D-0 Competencies for specialist capabilities
Three-quarters of the competencies needed to be an expert in rehabilitation are associated with specialist rehabilitation capabilities in practice. This is hardly surprising; indeed, it is interesting that the generic capabilities need so many competencies tailored to the requirements of rehabilitation experts. The competencies have been divided into two major groups: those associated with conditions or problems that can arise with most diseases and are not closely related to particular pathologies and those associated with organ-specific types of pathology. However, two competencies from the original medical syllabus covered matters that were traditionally the role of doctors, and they have been made into a third small group. I have adjusted them to emphasise their importance to all professions. They are concerned with the use of drugs (medications) and liaison with other services.
Table of Contents
Introduction - competencies and capabilities
Doctors have been responsible for prescribing drugs to patients since effective medications became available, and this was enshrined in law. In hospital practice, nurses were soon made accountable for giving prescribed medicines to patients and soon became responsible and could decide when to provide symptomatic drugs “as needed”. More recently, nurses, pharmacists, and other healthcare professionals can prescribe some medicines. Moreover, other healthcare professions may monitor the effects of drugs and, for many years, have suggested the use of drugs.

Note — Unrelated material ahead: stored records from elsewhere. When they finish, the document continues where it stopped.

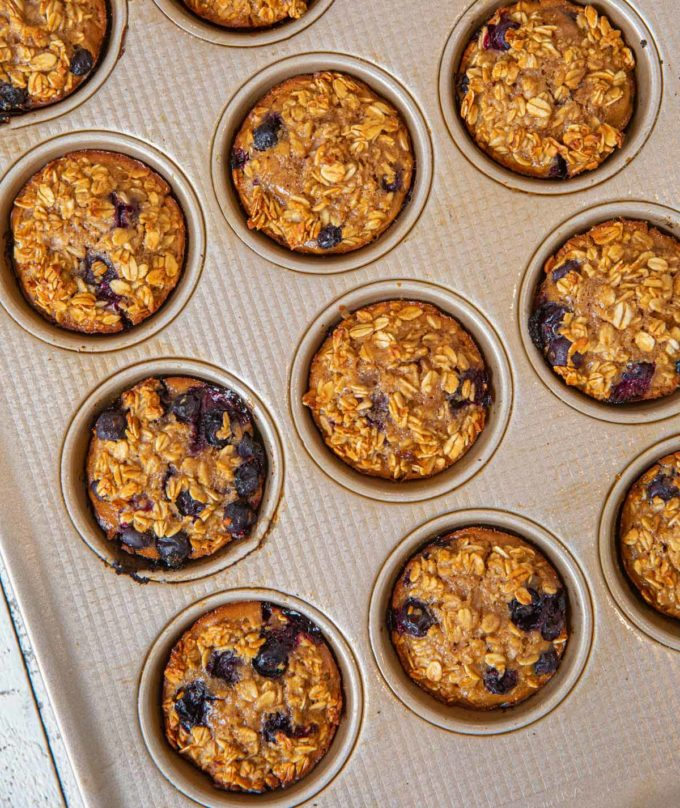 Muffin tin full of Blueberry Banana Baked Oatmeal Muffins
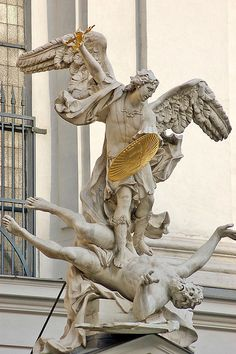 Archangel Michael outside St. Michael's Church in Vienna, Austria. St. Michael's is dedicated to Archangel Michael and the church itself is over 800 years old.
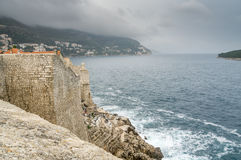 Watching an Impending Storm from the Walls of Dubrovnik. A storm over the Adriatic Sea and the Island of Lokrum as seen from the walls of the old town of Royalty Free Stock Images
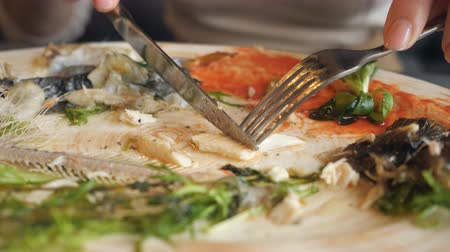 omega : woman eating leftovers fish with knife and fork in cafe, close up. 4k Stock Footage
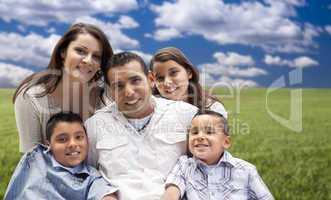 hispanic family portrait sitting in grass field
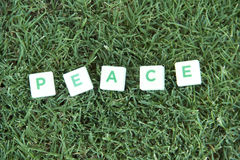 Peace Text On The Grass Stock Photo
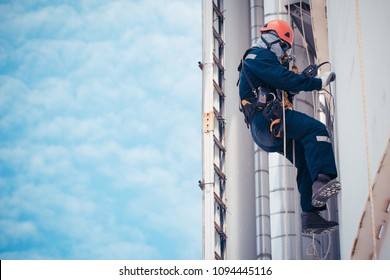 Male worker rope access  inspection of thickness shell plate storage tank industry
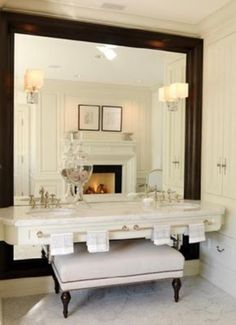 Julie Charbonneau's bathroom in her Montreal home.  The huge mirror behind the vanity.  Brilliant!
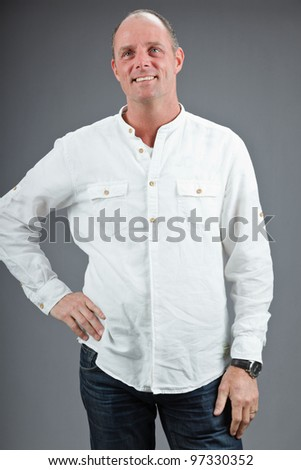 Studio portrait of expressive middle aged man wearing white shirt isolated on grey background - stock photo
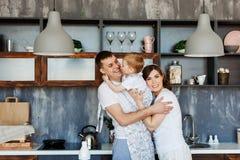Счастливая семья - мама, папа и сын в кухне дома в утре стоковое фото rf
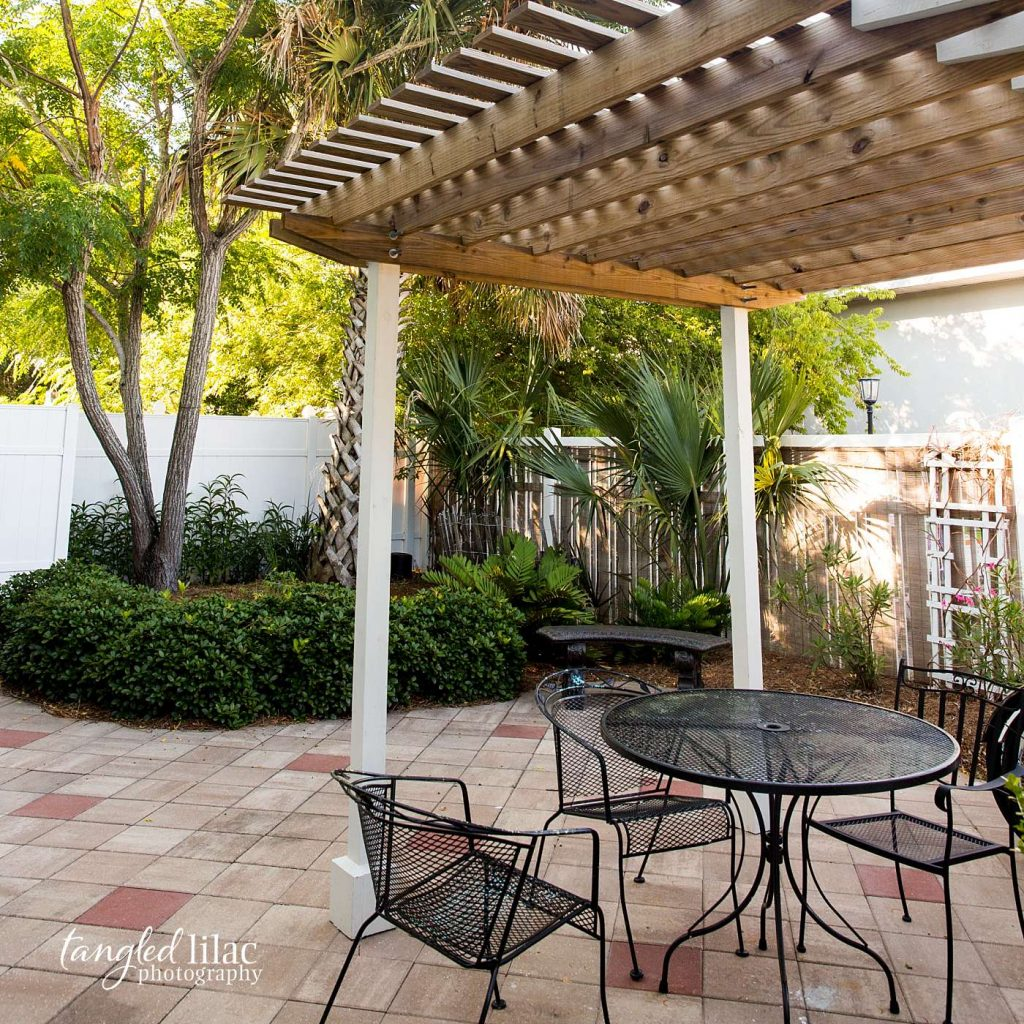 outdoor patio with iron patio set by real estate photographer tangled lilac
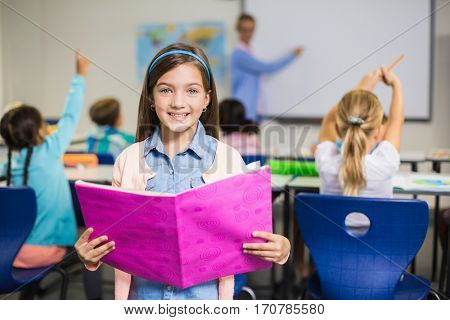Portrait of smiling schoolgirl standing with book in classroom at elementary school
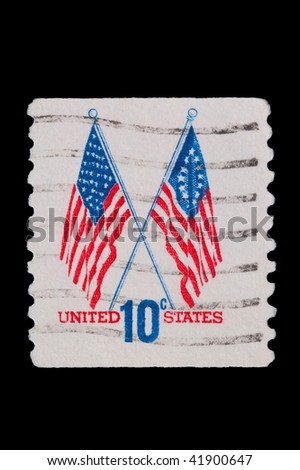 UNITED STATES: crossed flags postage stamp with perforations missing from top and bottom edges, circa 1973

Doctors were also traditionally the leaders of healthcare teams; one role was making and receiving referrals. When most referrals were to other doctors, this was appropriate, but increasingly, teams deliver healthcare, and other professionals are often independent practitioners. It is no longer suitable for doctors to be the only or assumed professionals for referrals to or liaisons with other services needed by patients.
Therefore, all healthcare professionals who acquire expert rehabilitation specialist capabilities in practice demonstrate competence in the two activities in this group. This is important now and will become vital as the service delivery unit becomes multiprofessional teams rather than individual professionals.
This diffusion of expertise into teams should increase efficiency, effectiveness, and safety as all become less dependent on the quality of specific individuals. For example, surgical practice has demonstrated this in the World Health Organisation’s preoperative surgical safety checklist, a multi-professional activity.
Pharmacological agents, drugs are potent treatments for many diseases and may lessen many troublesome impairments such as spasticity or patient experiences such as pain. At the same time, they may account for many iatrogenic problems, some due to frank errors but primarily due to a lack of attention.
In rehabilitation, as in most areas of healthcare, doctors, the primary prescribers of drugs, only see the patient intermittently. The patient is mostly in contact with the team; this is especially true for hospital inpatients but is also true in the community and care homes. Patients will report their problems to members of the team first.
Thus, the team is essential in monitoring medication’s intended and unintended adverse effects.
Furthermore, team members may notice potential areas for improving medication use. For example, they may learn about a problem that a drug might help with and be able to suggest the medicine to the doctor. Equally, a team might notice duplication of drugs, two being given where one would suffice.
One particular concern is to minimise the adverse effects of drugs. Most patients have long-term and frequently multiple conditions, see several doctors, and take medicines for years. A rehabilitation team with a holistic approach should review medication and deprescribe wherever possible. Having more team members with expertise in the use of drugs could reduce the rate of unnecessary medication.
All these benefits depend upon all rehabilitation team members knowing about medications used in their patient population. This competency addresses this need as a part of acquiring rehabilitation specialist capabilities.
Within a single healthcare organisation, the patient will be cared for by a rehabilitation team rather than a specific individual or a single profession. However, teams do not work in isolation, and most rehabilitation patients are seen by several other groups of professionals, and not only within healthcare. This is illustrated in this figure.
Most patients referred to a rehabilitation service are already in contact with some services. However, many will need assistance from other services. As I have often pointed out, there is no coherent framework for rehabilitation services; it is genuinely chaotic. This makes it impossible for a patient to negotiate the patchwork of services and is challenging for the rehabilitation team.
As with ensuring the safe and appropriate use of drugs, a team will be much better than an individual at acquiring and maintaining a bank of information about other services that might benefit your patient. It is also better if the referral is made by the team member most able to provide the necessary information and most acceptable to the other service.
Therefore, this competency is also essential for rehabilitation specialist capabilities.
This introductory page for this section has highlighted the considerable benefits of sharing competencies across as many team members as possible. It reduces dependence upon a particular person or profession. Having more people in the team able to collect information and having sufficient understanding to evaluate all aspects of the situation reduces risks of missing opportunities to prevent harm and increases efficiency and effectiveness. By ensuring that all team members have competency across various activities, often outside their specific professional expertise, we can capitalise on the power of teamwork.